— 給定任務 1 —
根據這段關於 ZooKeeper 客戶端創建連接的文本,回答以下問題:
(a) 如果所有 server 都試過了且連不上,會怎麼處理?
(b) clientCnxn 的 start 方法啟動了哪兩個執行緒?
(c) sendPing 方法對應 sendthread 功能的第幾點?它保證了什麼?
— 給定任務 2 —
從這段關於 ZooKeeper 客戶端創建連接的文本中,原樣抄錄從"如前篇博客所說,當zooke"一直到"3. 將來自服務端的事件傳遞給EventThread去處理。"的全部內容。

— 提供文本 —
════
剛開始看到這個方法的時候很奇怪,一般next方法基本都沒有參數的,這裏很奇怪的加了個delay的時間,仔細看了看才發現有特殊的考慮,如果所有server都試過了且連不上,就會sleep spinDelay時間再嘗試。

創建階段

如前篇博客所說,當zookeeper構造器中clientCnxn的start方法調用也就是sendthread和eventthread開始run起來時,創建過程便開始了。

public void start() {
    sendThread.start();
    eventThread.start();
}

創建連接的過程主要是sendthread做的,啟動了start()方法實際上就是調用了sendthread的run方法,但是這個方法比較復雜,我們從sendThread的別的方法開始,最後再過run方法這樣清晰一點。而sendthread的功能之前有說過,這裏引用一份別人的總結,下面看方法功能的時候也可以對照:

  1. 維護了客戶端與服務端之間的會話生命周期(通過一定周期頻率內向服務端發送PING包檢測心跳),如果會話周期內客戶端與服務端出現TCP連接斷開,那麽就會自動且透明地完成重連操作。   
  2. 管理了客戶端所有的請求發送和響應接收操作,其將上層客戶端API操作轉換成相應的請求協議並發送到服務端,並完成對同步調用的返回和異步調用的回調。   
  3. 將來自服務端的事件傳遞給EventThread去處理。

技術分享圖片

下面過一下幾個比較重要的方法:

sendPing

這是sendthread功能第一點的方法,保證了和server之間的ping連接,也就是心跳。

private void sendPing() {
    lastPingSentNs = System.nanoTime();//lastPingSentNs是上一次ping的時間(nano time)
════
— 提供資料 —
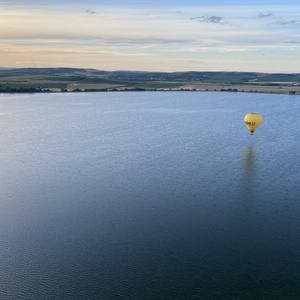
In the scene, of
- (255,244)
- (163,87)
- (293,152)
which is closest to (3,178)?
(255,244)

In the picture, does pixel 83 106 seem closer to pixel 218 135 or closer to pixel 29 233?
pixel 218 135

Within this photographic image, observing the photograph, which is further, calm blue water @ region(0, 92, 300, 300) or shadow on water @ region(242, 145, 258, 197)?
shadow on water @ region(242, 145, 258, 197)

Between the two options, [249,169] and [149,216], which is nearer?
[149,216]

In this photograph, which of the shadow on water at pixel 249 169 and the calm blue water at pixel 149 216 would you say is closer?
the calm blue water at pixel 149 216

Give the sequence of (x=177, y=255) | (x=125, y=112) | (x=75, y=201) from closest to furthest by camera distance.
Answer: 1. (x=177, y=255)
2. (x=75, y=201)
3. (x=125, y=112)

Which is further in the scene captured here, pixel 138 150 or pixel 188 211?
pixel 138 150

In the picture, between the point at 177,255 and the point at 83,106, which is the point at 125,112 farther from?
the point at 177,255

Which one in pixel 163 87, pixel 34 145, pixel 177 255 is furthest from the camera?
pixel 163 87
════
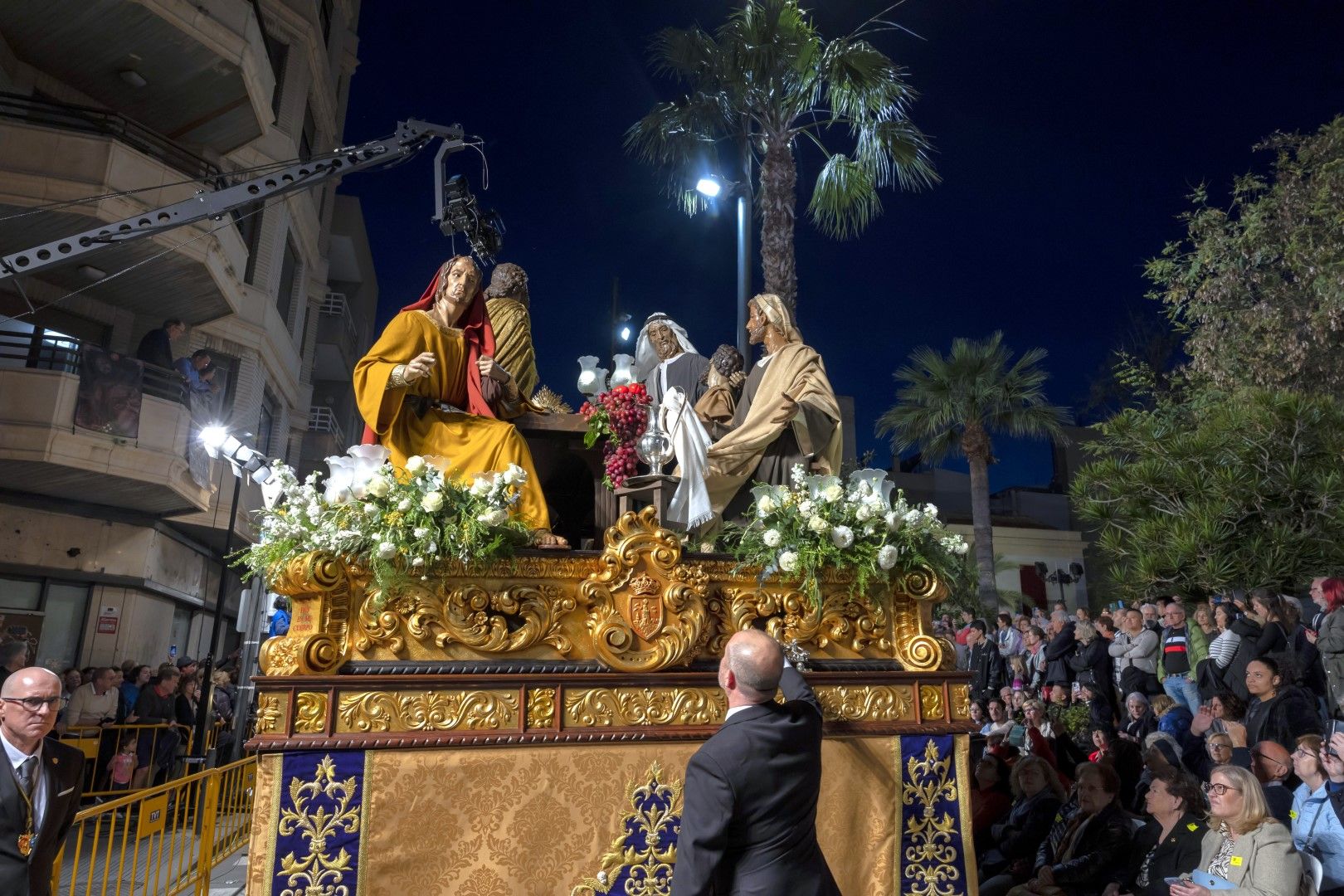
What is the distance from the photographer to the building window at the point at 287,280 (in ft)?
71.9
════
— 完整輸出 1 —
(a) 會 sleep spinDelay 時間,然後再嘗試。
(b) sendThread 和 eventThread。
(c) 第一點;它保證了和 server 之間的 ping 連接,也就是心跳。

— 完整輸出 2 —
如前篇博客所說,當zookeeper構造器中clientCnxn的start方法調用也就是sendthread和eventthread開始run起來時,創建過程便開始了。

public void start() {
    sendThread.start();
    eventThread.start();
}

創建連接的過程主要是sendthread做的,啟動了start()方法實際上就是調用了sendthread的run方法,但是這個方法比較復雜,我們從sendThread的別的方法開始,最後再過run方法這樣清晰一點。而sendthread的功能之前有說過,這裏引用一份別人的總結,下面看方法功能的時候也可以對照:

  1. 維護了客戶端與服務端之間的會話生命周期(通過一定周期頻率內向服務端發送PING包檢測心跳),如果會話周期內客戶端與服務端出現TCP連接斷開,那麽就會自動且透明地完成重連操作。   
  2. 管理了客戶端所有的請求發送和響應接收操作,其將上層客戶端API操作轉換成相應的請求協議並發送到服務端,並完成對同步調用的返回和異步調用的回調。   
  3. 將來自服務端的事件傳遞給EventThread去處理。